A cette indication générale, joignons celle qui sort de la classification des ministres de l’Evangile dans saint Paul (1 Corinthiens 12.28-30, etc.). Quelque indéterminée que fut l’organisation de cette Eglise, qu’animaient et régissaient des charismes supérieurs, il y existait pourtant une sorte de hiérarchie, créée par ces charismes mêmes, et dans laquelle les Apôtres occupaient le premier rang et les Prophètes le second… Ce qui distingue ces deux ordres supérieurs des ministres de la Parole, c’est qu’ils sont fondateurs et révélateurs (Éphésiens 2.20 ; 3.5), double aspect d’une même prérogative : fondateurs de l’Eglise, elle s’élève sur le fondement des Apôtres et des Prophètes, Jésus-Christ lui-même étant la pierre de l’angle ; révélateurs de l’Evangile, le mystère de Dieu est révélé par l’Esprit à ses saints Apôtres et aux Prophètes. Il y a là une donnée trop peu remarquée, qui dit tout à elle seule, pour peu qu’on y soit attentif. La place qu’occupent les Apôtres et les Prophètes, tient aux dons exceptionnels qui les distinguent ; et la théopneustie est un de ces dons ; c’est, à vrai dire, celui que tous les autres ont pour but de signaler et de constater…

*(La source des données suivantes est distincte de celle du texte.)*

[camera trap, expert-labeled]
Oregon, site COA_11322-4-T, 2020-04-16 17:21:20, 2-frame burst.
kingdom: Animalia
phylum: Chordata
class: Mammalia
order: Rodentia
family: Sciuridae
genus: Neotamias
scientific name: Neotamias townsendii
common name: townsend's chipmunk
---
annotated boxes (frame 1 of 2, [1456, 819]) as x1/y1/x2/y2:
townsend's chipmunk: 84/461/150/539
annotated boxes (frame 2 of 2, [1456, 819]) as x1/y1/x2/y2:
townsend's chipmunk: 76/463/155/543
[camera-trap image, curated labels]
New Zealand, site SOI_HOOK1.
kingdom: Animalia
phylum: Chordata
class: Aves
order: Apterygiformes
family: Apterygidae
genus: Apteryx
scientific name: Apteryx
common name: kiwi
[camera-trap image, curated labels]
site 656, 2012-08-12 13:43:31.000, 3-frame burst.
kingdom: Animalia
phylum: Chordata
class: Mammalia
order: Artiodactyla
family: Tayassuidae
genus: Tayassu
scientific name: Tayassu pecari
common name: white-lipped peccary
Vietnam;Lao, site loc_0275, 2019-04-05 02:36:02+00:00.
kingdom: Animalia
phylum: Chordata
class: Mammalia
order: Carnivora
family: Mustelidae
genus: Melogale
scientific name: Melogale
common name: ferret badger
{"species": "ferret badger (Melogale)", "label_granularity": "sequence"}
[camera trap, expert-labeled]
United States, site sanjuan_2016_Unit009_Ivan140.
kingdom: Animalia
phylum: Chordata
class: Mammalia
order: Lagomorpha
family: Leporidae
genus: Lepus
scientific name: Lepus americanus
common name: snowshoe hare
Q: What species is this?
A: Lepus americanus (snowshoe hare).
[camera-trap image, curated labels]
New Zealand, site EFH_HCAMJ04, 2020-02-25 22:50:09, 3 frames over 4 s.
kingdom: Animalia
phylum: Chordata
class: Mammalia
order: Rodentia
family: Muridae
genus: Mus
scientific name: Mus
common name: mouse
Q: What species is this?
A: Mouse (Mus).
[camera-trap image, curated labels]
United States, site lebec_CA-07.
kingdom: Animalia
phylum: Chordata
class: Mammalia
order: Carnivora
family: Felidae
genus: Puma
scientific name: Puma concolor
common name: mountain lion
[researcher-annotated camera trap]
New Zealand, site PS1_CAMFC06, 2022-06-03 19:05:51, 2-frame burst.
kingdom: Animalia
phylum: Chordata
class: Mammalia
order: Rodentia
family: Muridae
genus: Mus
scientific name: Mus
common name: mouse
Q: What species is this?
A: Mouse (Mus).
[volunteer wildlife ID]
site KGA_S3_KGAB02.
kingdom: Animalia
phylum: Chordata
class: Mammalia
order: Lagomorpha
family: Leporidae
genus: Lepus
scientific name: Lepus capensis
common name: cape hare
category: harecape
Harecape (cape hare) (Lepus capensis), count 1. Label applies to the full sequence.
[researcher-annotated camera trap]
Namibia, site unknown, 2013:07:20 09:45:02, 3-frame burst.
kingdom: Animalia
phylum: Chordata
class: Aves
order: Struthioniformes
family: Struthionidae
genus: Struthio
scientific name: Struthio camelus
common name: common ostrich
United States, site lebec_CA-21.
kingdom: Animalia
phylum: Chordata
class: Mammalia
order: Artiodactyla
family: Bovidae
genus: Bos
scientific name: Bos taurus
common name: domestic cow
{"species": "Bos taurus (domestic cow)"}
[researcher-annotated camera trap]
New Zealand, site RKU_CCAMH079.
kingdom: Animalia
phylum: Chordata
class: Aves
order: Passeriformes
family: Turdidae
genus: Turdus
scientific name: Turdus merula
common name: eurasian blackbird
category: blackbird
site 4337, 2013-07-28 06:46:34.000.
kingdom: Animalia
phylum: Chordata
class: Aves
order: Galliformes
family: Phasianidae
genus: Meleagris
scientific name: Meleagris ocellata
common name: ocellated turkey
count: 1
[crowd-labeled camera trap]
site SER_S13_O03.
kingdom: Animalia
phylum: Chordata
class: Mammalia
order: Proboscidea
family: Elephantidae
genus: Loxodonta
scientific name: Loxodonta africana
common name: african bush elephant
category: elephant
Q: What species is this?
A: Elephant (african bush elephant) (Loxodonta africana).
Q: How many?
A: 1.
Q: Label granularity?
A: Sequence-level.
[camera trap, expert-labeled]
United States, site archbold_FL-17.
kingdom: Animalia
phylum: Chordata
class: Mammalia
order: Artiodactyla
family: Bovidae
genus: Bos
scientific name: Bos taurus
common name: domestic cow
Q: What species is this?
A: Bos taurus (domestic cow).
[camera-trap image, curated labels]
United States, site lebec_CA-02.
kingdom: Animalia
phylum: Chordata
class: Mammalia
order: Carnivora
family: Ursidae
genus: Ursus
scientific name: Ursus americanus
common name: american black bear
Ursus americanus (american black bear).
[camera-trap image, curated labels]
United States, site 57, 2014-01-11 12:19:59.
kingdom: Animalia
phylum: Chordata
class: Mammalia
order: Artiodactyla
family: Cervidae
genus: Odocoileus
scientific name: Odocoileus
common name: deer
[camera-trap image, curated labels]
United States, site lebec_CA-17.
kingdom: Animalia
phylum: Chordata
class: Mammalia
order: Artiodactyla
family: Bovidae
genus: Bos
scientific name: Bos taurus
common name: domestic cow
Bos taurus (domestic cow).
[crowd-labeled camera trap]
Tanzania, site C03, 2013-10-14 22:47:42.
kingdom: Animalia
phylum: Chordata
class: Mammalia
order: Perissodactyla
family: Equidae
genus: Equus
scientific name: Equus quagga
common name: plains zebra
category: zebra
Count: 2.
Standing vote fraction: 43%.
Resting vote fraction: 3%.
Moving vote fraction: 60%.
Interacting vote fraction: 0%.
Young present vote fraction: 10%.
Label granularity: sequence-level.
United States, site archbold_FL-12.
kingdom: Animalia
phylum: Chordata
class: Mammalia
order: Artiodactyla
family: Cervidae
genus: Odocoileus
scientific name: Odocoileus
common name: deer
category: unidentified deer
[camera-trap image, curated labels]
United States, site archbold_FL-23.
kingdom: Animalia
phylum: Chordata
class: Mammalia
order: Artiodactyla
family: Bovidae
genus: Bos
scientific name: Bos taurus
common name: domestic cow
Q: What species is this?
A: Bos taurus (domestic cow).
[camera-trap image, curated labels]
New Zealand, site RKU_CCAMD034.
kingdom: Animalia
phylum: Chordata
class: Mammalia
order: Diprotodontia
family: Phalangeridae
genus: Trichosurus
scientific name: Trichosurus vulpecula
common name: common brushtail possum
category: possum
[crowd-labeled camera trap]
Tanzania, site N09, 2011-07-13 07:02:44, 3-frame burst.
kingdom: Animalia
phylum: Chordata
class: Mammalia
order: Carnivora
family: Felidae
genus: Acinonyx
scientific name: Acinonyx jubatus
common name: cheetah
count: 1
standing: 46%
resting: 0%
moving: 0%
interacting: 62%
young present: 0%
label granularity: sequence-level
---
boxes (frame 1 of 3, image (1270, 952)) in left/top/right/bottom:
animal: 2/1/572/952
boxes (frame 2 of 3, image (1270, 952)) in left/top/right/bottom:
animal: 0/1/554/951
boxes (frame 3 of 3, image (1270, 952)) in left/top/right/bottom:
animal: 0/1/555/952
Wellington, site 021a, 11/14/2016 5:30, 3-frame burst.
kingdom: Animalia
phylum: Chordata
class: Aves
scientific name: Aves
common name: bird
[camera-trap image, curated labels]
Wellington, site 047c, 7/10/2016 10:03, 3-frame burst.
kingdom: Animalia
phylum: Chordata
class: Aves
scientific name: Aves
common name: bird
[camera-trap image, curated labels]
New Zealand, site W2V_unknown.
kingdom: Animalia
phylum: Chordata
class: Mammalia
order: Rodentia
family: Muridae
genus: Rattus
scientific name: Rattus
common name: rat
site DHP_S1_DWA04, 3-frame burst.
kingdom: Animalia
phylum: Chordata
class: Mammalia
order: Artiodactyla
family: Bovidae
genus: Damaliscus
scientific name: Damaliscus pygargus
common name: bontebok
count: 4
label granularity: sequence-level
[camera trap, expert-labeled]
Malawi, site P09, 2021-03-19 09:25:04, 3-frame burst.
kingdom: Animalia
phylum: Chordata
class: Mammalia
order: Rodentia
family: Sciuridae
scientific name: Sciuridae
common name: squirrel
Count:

Nos recherches, toujours historiques, par conséquent toujours positives, nous ont conduits au même résultat par des voies diverses, ce qui est de nature à en accroître l’évidence et la certitude : car ces différents ordres de preuves se soutiennent mutuellement, ils se contrôlent et se vérifient les uns les autres. Ce sont autant de témoignages indépendants qui, réunis, élèvent à un plus haut degré de force la démonstration morale que chacun d’eux, pris à part, donnait déjà. Ce qu’annonce la promesse, ce qu’implique le miracle, ce que manifeste la prophétie, se trouve au fond des enseignements ; et tout indique qu’il était universellement reconnu dans ces premiers temps, parce que les interventions célestes le rendaient en quelque sorte visible. Le fait que la foi chrétienne a à sa base, sur lequel l’Eglise s’est constamment appuyée, dont le protestantisme a déduit sa maxime et sa règle constitutive, le fait théopneustique, ressort comme de lui-même des données historiques et dogmatiques du Nouveau Testament. Que le mystère qui l’environne rende difficile de s’en former une notion précise, et quelquefois même de le concilier avec d’autres faits également certains, nous ne le contestons point. Mais il est là ; et si nous avons foi aux Ecritures, il faut l’admettre tel quel, avec ses lumières et ses ombres, sans l’étendre ni le restreindre arbitrairement.